Start of Records to process

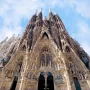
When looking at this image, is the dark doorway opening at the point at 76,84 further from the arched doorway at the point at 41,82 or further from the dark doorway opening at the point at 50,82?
the arched doorway at the point at 41,82

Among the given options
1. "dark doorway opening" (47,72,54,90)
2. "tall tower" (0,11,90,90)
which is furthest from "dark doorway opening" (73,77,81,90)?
"dark doorway opening" (47,72,54,90)

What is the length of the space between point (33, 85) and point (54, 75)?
8.94 feet

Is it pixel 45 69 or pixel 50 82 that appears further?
pixel 45 69

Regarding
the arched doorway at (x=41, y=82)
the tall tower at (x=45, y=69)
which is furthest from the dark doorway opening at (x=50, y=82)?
the arched doorway at (x=41, y=82)

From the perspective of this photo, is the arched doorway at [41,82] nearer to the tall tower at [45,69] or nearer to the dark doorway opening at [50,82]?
the tall tower at [45,69]

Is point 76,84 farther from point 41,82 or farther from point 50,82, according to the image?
point 41,82

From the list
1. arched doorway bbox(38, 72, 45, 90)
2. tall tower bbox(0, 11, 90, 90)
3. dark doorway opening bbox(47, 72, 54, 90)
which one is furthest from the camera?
dark doorway opening bbox(47, 72, 54, 90)

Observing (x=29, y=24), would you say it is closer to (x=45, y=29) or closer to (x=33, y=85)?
(x=45, y=29)

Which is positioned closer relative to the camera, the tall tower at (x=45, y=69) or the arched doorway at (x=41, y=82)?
the tall tower at (x=45, y=69)

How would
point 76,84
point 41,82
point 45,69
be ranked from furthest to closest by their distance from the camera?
point 45,69, point 41,82, point 76,84

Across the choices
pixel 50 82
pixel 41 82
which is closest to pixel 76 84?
pixel 50 82

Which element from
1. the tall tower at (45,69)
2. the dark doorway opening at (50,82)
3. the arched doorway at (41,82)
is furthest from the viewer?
the dark doorway opening at (50,82)

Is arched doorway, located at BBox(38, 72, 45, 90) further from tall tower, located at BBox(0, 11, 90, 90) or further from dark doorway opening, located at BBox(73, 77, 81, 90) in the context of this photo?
dark doorway opening, located at BBox(73, 77, 81, 90)

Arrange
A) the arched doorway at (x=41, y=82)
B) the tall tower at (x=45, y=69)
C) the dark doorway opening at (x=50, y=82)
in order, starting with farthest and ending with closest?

End of Records to process

_Stated goal:_ Give the records above as a JSON list of strings with one string for each line. Skip blank lines and leave out the pictures.

_Correct answer:_
[
  "When looking at this image, is the dark doorway opening at the point at 76,84 further from the arched doorway at the point at 41,82 or further from the dark doorway opening at the point at 50,82?",
  "the arched doorway at the point at 41,82",
  "Among the given options",
  "1. \"dark doorway opening\" (47,72,54,90)",
  "2. \"tall tower\" (0,11,90,90)",
  "which is furthest from \"dark doorway opening\" (73,77,81,90)?",
  "\"dark doorway opening\" (47,72,54,90)",
  "What is the length of the space between point (33, 85) and point (54, 75)?",
  "8.94 feet",
  "Is it pixel 45 69 or pixel 50 82 that appears further?",
  "pixel 45 69",
  "Regarding",
  "the arched doorway at (x=41, y=82)",
  "the tall tower at (x=45, y=69)",
  "which is furthest from the dark doorway opening at (x=50, y=82)?",
  "the arched doorway at (x=41, y=82)",
  "From the perspective of this photo, is the arched doorway at [41,82] nearer to the tall tower at [45,69] or nearer to the dark doorway opening at [50,82]?",
  "the tall tower at [45,69]",
  "Is point 76,84 farther from point 41,82 or farther from point 50,82, according to the image?",
  "point 41,82",
  "From the list",
  "1. arched doorway bbox(38, 72, 45, 90)",
  "2. tall tower bbox(0, 11, 90, 90)",
  "3. dark doorway opening bbox(47, 72, 54, 90)",
  "which one is furthest from the camera?",
  "dark doorway opening bbox(47, 72, 54, 90)",
  "Observing (x=29, y=24), would you say it is closer to (x=45, y=29) or closer to (x=33, y=85)?",
  "(x=45, y=29)",
  "Which is positioned closer relative to the camera, the tall tower at (x=45, y=69) or the arched doorway at (x=41, y=82)?",
  "the tall tower at (x=45, y=69)",
  "How would",
  "point 76,84",
  "point 41,82",
  "point 45,69",
  "be ranked from furthest to closest by their distance from the camera?",
  "point 45,69, point 41,82, point 76,84",
  "Across the choices",
  "pixel 50 82",
  "pixel 41 82",
  "which is closest to pixel 76 84?",
  "pixel 50 82",
  "Which element from",
  "1. the tall tower at (45,69)",
  "2. the dark doorway opening at (50,82)",
  "3. the arched doorway at (41,82)",
  "is furthest from the viewer?",
  "the dark doorway opening at (50,82)",
  "Is arched doorway, located at BBox(38, 72, 45, 90) further from tall tower, located at BBox(0, 11, 90, 90) or further from dark doorway opening, located at BBox(73, 77, 81, 90) in the context of this photo?",
  "dark doorway opening, located at BBox(73, 77, 81, 90)",
  "Arrange",
  "A) the arched doorway at (x=41, y=82)",
  "B) the tall tower at (x=45, y=69)",
  "C) the dark doorway opening at (x=50, y=82)",
  "in order, starting with farthest and ending with closest?"
]